To obtain the truthful value ofD,one needs to count theN(r)for different side lengths ofr,then obtain theDfrom the data pairsN(r)andrusing least square regressions. This method works best for self-similar linear objects. The primary data form used with this method,is grid-based DEM.

Some challenges have been identified with the standard application of the method as it depends on significant computation power. To overcome the large computation problems associated with this method,an automated Matlab function was developed to allow for the automatic unsupervised box counting[5].

1.3 Selection of grid size and stream networks

The ASTER DEM was used to delineate watersheds of approximate equal areas of 10 km2. This was to ensure easy comparison for the terrain complexity of the watersheds. About 124 sub-watersheds were created for the study area. Out of this number,a selection of 12 representative sub-watersheds’ stream networks were selected. Each of the stream network was denoted per the location presented in Fig.1 as SNet(1). This implies SNet(1)denotes a stream network within location(1)of the sub-watershed under discussion.

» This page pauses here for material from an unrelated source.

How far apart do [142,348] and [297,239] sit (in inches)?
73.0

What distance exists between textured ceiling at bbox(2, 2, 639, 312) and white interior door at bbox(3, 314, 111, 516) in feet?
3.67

The fractal dimension estimation is scale dependent and this is particular true for different grid sizes. Some researchers have mentioned the importance of this scale effect on the fractal dimension estimation[13,23-25]. Therefore,in this paper,three Grid Sizes(GS)were considered—16,32 and 64. The comparison of the effect of the GS on the FD estimates also provided some understanding to deciding the appropriate scale adequate for the purpose of this study.

2 Results and Discussions

2.1 FD in the Northern Shaanxi with varied grid size

Fig.2 shows the fractal dimension for Grid Size(GS)of 16,32 and 64. The GS=16 shows an FD behaviour of minimum of 2.00 and a maximum of 2.53 with a mean value of 2.09. The spatial distribution of the frequency shows two distinct peaks divided between 2.00-2.11(21.7%)and 2.11-2.53(78.3%). In contrasts to the GS=32,where the minimum FD is 2.03,maximum value of 2.51 with a mean of 2.12. The FD for GS=32 shows three zones as 2.03-2.13(14.8%),2.13-2.28(20%)and 2.28-2.51(65.2%). The GS=64 shows more contrast compared to the GS=32. Its minimum FD is 2.07,maximum of 2.56 with a mean of 2.16. The histogram distribution shows principally two zones of 2.07-2.37(33.6%)and 2.37-2.56(66.4%). The standard deviation(SD)for the GS of 16,32 and 64 respectively are 0.13,0.17 and 0.20.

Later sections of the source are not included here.